Les salariés sous CDI, pour lesquels le contrat ne prévoit pas une durée fixe, constituent 69 % du total. Dans le cas des « employés réguliers », la proportion de CDI est écrasante, à 92 %. Inversement, tous les employés non-réguliers ne sont pas en CDD. Environ 30 % d’entre eux bénéficient d’un contrat de travail à durée indéterminée, comme le montre ce tableau.

Le CDI permet au salarié de construire son avenir. Pour les entreprises, il est le gage de la présence d’une main-d’œuvre qualifiée, même en période de pénurie. Afin de promouvoir la formule « à travail égal, salaire égal », dès lors que le travail effectué est équivalent à celui d’un emploi normal en CDI, les mêmes règles doivent être appliquées aux salariés, qu’ils bénéficient ou non du statut d’employé régulier.

Parmi les personnes en situation précaire, celles sous CDD d’une durée inférieure à un an sont statistiquement considérées comme des « travailleurs temporaires ou journaliers ». Cette catégorie représente 15 % de la totalité des employés, et 38 % des employés non-réguliers (hi-seishain). Dans les catégories intérimaire, contractuel et provisoire, plus de la moitié des travailleurs sont des « temporaires ou journaliers ». De plus, les salariés bénéficiant des plus longs contrats, et en particulier ceux en CDI, se voient offrir davantage d’opportunités de formation sur le lieu de travail. Pour faire progresser le nombre de personnes avec un emploi stable, il convient d’augmenter le nombre de CDI et d’encourager les CDD de longue durée.

Des travailleurs au contrat fluctuant

Il existe une catégorie de travailleurs encore plus précaires que les employés temporaires et les journaliers : ceux qui ignorent la durée de leur contrat de travail. D’après notre tableau, ils sont quelque 4,45 millions, soit 8 % de l’ensemble des travailleurs. 16 % des personnes n’ayant pas le statut d’employé régulier ne connaissent pas la durée de leur contrat de travail. C’est le cas de 29 % des personnes effectuant un arubaito, ce qu’on appelle un « petit boulot ». Les catégories les plus touchées sont les jeunes, jusqu’à 25 ans environ, et les personnes âgées de plus de 60 ans. Ce phénomène touche davantage les femmes que les hommes, les très petites entreprises et les personnes qui changent souvent d’emploi.
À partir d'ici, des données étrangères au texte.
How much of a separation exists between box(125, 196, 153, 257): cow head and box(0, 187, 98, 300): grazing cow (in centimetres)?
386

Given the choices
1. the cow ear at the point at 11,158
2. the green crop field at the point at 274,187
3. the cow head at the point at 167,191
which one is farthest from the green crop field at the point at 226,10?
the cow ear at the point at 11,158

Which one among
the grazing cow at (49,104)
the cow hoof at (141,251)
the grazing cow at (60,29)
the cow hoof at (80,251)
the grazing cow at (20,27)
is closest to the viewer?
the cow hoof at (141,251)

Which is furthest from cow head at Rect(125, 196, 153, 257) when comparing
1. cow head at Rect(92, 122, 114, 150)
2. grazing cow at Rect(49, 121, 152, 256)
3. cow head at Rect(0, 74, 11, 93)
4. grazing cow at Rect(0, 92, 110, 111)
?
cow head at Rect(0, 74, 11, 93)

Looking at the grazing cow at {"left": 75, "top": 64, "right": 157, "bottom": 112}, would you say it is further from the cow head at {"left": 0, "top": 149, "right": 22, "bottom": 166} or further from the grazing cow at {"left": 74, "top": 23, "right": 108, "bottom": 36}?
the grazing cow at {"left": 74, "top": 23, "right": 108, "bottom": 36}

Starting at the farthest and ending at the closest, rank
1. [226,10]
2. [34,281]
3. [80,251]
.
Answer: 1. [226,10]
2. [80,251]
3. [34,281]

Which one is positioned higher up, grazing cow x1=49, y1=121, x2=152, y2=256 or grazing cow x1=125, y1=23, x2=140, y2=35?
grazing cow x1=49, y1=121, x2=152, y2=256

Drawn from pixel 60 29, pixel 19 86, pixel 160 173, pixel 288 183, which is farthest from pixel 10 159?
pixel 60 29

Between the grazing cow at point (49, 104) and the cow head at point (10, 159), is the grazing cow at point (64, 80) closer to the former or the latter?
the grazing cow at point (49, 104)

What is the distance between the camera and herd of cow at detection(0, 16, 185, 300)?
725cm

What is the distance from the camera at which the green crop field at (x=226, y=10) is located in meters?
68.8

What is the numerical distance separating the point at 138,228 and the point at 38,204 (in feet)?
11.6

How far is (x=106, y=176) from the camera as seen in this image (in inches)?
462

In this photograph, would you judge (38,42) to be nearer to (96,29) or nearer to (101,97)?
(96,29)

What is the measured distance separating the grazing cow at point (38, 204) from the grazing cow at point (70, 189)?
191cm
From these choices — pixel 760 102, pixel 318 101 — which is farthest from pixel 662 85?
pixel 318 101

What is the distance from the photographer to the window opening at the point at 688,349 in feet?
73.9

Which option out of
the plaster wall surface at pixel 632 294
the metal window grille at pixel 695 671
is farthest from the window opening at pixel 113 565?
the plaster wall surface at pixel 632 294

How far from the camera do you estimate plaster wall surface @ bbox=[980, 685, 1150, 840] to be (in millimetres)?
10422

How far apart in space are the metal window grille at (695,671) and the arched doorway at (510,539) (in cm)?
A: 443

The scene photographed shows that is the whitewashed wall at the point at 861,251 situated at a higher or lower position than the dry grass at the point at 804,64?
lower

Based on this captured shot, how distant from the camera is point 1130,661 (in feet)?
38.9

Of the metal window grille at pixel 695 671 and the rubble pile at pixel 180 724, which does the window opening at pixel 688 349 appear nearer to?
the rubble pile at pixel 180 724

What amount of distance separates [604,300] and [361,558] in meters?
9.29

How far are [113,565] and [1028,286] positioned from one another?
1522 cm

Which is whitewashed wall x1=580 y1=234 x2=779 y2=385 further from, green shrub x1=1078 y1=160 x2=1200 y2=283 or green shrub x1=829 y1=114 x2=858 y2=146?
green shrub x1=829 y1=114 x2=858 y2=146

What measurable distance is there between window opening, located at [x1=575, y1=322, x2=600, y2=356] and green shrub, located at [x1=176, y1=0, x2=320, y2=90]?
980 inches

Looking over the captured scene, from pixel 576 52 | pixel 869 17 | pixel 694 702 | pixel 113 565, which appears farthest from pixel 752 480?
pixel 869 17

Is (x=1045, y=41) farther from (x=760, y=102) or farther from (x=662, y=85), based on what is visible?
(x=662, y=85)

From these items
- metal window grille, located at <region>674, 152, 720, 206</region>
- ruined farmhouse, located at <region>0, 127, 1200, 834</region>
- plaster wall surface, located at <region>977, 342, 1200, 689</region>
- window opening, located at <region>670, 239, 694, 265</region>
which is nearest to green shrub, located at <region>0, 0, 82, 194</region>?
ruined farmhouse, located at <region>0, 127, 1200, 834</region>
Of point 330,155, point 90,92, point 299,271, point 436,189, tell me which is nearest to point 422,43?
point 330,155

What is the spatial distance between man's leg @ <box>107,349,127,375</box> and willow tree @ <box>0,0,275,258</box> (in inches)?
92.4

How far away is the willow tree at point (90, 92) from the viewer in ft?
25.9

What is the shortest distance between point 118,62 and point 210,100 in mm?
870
Les travailleurs dont le contrat ne stipule aucune durée gagnent moins que les employés bénéficiant d’un CDI ou même d’un CDD, et souvent leur employeur ne leur offre pas de formation. Le Japon doit s’efforcer de promouvoir les CDI et les CDD de longue durée, mais aussi de réduire le nombre de travailleurs très précaires, dont le contrat ne stipule aucune durée.

(D’après un texte original écrit en japonais le 15 février 2016. Photo de titre : des étudiants à un séminaire d’entreprise, Tokyo, août 2015. Jiji Press)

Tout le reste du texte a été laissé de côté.